The Kepler spacecraft is basically a giant, very sensitive telescopic camera designed to compete in an ultimate cosmic staring contest: to gaze continuously at a patch of about 150,000 stars near the constellation Cygnus, and wait for them to blink—that is, dim slightly—when planets they might possess pass briefly in front of them.
To find Earth-like extrasolar planets, Kepler had to do more than detect the very slight dimming of starlight caused by the transit of relatively small, Earth-sized worlds. It had to find the ones orbiting within their star’s “habitable zone,” or “Goldilocks zone:” the distance at which conditions on the planet are neither too hot nor too cold to support that commodity essential to all life on Earth, liquid water–the “porridge of life,” one might say.
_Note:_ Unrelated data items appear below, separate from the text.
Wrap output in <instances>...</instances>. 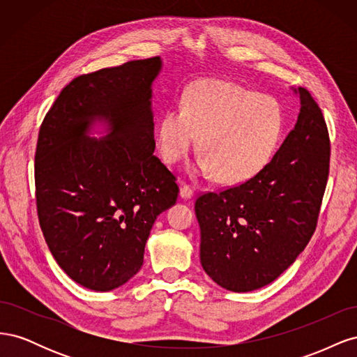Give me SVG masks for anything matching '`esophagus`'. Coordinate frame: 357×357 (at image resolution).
Returning <instances> with one entry per match:
<instances>
[{"label":"esophagus","mask_w":357,"mask_h":357,"mask_svg":"<svg viewBox=\"0 0 357 357\" xmlns=\"http://www.w3.org/2000/svg\"><path fill=\"white\" fill-rule=\"evenodd\" d=\"M180 197L183 199H190L193 197V190L188 185H181V188H180Z\"/></svg>","instance_id":"1"}]
</instances>
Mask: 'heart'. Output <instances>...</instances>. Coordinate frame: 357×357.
<instances>
[{
	"mask_svg": "<svg viewBox=\"0 0 357 357\" xmlns=\"http://www.w3.org/2000/svg\"><path fill=\"white\" fill-rule=\"evenodd\" d=\"M283 105L269 95L231 82L205 79L189 86L181 109H169L158 126V147L168 164L195 146L202 156L193 174L213 176L223 185H240L257 176L282 142Z\"/></svg>",
	"mask_w": 357,
	"mask_h": 357,
	"instance_id": "obj_1",
	"label": "heart"
}]
</instances>
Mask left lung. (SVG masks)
<instances>
[{
	"instance_id": "8db88e82",
	"label": "left lung",
	"mask_w": 357,
	"mask_h": 357,
	"mask_svg": "<svg viewBox=\"0 0 357 357\" xmlns=\"http://www.w3.org/2000/svg\"><path fill=\"white\" fill-rule=\"evenodd\" d=\"M299 114L271 162L253 178L195 202L204 271L220 287L252 291L273 283L314 234L329 174V135L320 107L291 89Z\"/></svg>"
}]
</instances>
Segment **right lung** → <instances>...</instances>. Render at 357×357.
I'll return each instance as SVG.
<instances>
[{
  "label": "right lung",
  "instance_id": "add662e5",
  "mask_svg": "<svg viewBox=\"0 0 357 357\" xmlns=\"http://www.w3.org/2000/svg\"><path fill=\"white\" fill-rule=\"evenodd\" d=\"M162 67L156 56L80 75L40 128V226L63 273L86 289L128 283L143 265L156 218L177 201L176 177L153 155V83Z\"/></svg>",
  "mask_w": 357,
  "mask_h": 357
}]
</instances>
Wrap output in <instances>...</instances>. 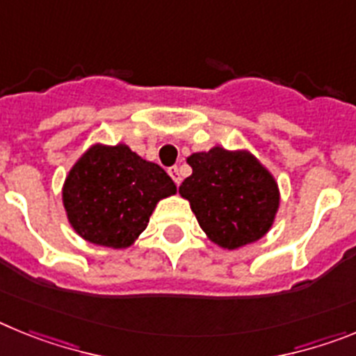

At that distance from its star, a planet only orbits every few months, or even years, so for Kepler to confirm their existence requires it to make continuous observations for several years, so as not to miss any transits. To win the contest, Kepler could not blink.
For so long people have dreamed of the existence of other planets in the cosmos, and naturally human fancy has drawn our imaginations to envision worlds whose environments would be habitable for human life. Kepler was truly the first mission of science to actually search for such worlds, an example of technology and scientific inquiry catching up to centuries of unrequited human desire.